[start WORKING DATA]

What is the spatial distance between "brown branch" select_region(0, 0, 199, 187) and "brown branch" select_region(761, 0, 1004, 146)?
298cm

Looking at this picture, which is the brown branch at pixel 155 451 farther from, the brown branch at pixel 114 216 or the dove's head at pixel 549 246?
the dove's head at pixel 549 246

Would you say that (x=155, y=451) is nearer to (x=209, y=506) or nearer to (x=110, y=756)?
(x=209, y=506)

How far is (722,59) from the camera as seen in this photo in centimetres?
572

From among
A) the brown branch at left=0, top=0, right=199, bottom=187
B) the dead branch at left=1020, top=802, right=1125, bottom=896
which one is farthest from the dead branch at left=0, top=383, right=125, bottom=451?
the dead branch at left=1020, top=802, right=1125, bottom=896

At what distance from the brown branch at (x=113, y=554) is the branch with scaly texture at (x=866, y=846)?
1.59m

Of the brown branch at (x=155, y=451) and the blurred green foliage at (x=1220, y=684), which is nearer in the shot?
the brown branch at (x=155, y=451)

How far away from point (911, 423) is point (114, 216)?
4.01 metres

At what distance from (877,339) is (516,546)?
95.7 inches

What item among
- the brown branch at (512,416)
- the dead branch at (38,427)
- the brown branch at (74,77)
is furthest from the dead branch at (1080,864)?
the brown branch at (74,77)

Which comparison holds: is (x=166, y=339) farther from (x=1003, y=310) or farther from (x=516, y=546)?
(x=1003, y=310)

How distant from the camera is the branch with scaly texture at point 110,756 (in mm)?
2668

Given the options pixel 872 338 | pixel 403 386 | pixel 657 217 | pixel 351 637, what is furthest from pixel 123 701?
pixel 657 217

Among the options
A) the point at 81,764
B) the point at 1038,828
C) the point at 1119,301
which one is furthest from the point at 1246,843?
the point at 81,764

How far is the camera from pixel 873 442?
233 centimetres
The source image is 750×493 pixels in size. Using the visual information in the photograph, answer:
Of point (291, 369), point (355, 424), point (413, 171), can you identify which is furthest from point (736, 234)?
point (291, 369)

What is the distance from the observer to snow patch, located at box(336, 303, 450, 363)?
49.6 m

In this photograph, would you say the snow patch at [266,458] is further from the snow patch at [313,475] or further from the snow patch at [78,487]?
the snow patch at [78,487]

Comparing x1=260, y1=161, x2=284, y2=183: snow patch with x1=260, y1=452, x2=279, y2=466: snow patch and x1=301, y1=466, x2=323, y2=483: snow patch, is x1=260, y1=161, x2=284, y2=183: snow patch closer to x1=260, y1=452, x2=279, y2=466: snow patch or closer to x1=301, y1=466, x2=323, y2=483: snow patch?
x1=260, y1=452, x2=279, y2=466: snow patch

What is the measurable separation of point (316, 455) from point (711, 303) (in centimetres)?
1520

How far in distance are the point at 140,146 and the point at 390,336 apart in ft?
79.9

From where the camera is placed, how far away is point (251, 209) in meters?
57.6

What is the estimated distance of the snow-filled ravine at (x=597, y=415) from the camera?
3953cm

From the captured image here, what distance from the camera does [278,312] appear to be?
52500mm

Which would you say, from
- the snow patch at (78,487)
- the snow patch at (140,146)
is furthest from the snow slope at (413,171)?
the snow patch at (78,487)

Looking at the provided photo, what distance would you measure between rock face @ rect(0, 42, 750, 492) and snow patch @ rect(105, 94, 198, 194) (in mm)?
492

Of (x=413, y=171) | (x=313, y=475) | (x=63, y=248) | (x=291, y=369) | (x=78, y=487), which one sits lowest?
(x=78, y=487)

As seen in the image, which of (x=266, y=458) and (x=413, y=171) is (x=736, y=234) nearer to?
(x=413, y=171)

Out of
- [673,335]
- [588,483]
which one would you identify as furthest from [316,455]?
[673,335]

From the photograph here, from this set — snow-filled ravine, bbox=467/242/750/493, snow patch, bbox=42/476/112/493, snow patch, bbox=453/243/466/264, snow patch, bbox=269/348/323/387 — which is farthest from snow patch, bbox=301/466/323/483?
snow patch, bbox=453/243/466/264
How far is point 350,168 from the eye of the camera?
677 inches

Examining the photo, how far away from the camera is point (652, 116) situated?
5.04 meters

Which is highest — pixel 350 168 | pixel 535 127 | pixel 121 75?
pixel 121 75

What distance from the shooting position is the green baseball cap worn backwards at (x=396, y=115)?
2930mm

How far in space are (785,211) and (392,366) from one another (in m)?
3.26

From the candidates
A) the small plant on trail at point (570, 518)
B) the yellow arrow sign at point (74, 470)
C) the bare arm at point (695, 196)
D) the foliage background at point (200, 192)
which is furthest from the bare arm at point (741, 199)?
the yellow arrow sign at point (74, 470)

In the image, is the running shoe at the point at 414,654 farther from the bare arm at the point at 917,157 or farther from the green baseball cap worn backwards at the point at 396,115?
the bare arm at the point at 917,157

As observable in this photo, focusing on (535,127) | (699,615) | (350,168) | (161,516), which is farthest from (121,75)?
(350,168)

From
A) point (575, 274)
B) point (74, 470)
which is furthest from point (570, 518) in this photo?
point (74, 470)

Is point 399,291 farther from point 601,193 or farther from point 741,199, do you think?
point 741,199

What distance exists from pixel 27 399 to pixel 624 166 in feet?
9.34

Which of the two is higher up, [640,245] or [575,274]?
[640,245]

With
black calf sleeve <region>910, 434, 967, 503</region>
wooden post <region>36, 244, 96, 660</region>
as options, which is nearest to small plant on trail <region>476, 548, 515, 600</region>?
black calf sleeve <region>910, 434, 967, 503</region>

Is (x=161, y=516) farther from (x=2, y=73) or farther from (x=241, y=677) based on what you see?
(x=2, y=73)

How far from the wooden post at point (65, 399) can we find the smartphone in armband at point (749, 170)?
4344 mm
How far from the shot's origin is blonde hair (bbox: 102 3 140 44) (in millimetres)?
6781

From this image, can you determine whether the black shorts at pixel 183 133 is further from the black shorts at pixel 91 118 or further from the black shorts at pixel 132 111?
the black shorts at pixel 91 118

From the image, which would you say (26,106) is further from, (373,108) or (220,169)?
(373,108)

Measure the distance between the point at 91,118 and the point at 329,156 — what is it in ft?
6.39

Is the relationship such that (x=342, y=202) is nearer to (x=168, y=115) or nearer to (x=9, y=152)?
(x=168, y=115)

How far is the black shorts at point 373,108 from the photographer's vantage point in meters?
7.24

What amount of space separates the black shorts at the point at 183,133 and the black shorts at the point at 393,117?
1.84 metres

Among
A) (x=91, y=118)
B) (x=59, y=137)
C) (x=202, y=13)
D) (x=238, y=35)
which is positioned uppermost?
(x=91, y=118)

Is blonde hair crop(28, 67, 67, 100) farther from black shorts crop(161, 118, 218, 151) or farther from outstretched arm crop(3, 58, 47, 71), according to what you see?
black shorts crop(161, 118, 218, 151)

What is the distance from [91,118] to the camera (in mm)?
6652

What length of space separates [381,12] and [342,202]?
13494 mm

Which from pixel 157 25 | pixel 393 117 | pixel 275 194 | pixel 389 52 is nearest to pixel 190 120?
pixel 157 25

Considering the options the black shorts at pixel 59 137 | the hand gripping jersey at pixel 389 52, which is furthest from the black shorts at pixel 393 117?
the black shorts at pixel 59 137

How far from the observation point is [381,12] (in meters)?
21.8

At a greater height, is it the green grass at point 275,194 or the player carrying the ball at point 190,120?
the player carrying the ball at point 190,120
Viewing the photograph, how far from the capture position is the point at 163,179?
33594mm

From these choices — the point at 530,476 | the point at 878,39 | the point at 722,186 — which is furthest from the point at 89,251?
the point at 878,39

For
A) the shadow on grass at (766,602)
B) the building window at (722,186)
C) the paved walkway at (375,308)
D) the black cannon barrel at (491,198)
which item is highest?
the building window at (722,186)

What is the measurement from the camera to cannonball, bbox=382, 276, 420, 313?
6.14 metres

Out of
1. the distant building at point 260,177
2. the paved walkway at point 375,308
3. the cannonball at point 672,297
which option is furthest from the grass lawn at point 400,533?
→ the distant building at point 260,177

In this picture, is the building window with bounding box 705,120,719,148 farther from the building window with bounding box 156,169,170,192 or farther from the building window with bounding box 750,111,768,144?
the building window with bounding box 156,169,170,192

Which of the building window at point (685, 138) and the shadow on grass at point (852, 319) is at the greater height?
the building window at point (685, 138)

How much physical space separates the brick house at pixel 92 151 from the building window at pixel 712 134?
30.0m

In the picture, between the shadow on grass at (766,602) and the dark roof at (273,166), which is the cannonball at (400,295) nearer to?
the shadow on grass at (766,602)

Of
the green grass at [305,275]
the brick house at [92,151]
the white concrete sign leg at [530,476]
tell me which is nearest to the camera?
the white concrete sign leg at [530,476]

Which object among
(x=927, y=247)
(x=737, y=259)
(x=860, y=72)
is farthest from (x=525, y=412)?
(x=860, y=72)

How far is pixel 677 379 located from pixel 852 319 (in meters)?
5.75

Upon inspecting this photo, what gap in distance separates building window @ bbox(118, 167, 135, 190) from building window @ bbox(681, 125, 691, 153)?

[end WORKING DATA]

§ **YOUR GOAL**
Starting at the line containing "How far away from point" and ending at the line containing "233 centimetres", rewrite only those lines, replacing "dead branch" with "withered branch" and leaving everything else unchanged.

§ **TASK RESPONSE**
How far away from point (911, 423) is point (114, 216)?
4.01 metres

At what distance from (877,339) is (516,546)?
95.7 inches

What item among
- the brown branch at (512,416)
- the withered branch at (38,427)
- the brown branch at (74,77)
is furthest from the withered branch at (1080,864)?
the brown branch at (74,77)

Which comparison holds: is (x=166, y=339) farther from (x=1003, y=310) or farther from (x=516, y=546)?
(x=1003, y=310)

How distant from the camera is the branch with scaly texture at point 110,756 (in mm)?
2668

Given the options pixel 872 338 | pixel 403 386 | pixel 657 217 | pixel 351 637, what is furthest from pixel 123 701?
pixel 657 217

Among the options
A) the point at 81,764
B) the point at 1038,828
C) the point at 1119,301
which one is furthest from the point at 1246,843?
the point at 81,764

How far is the camera from pixel 873 442?
233 centimetres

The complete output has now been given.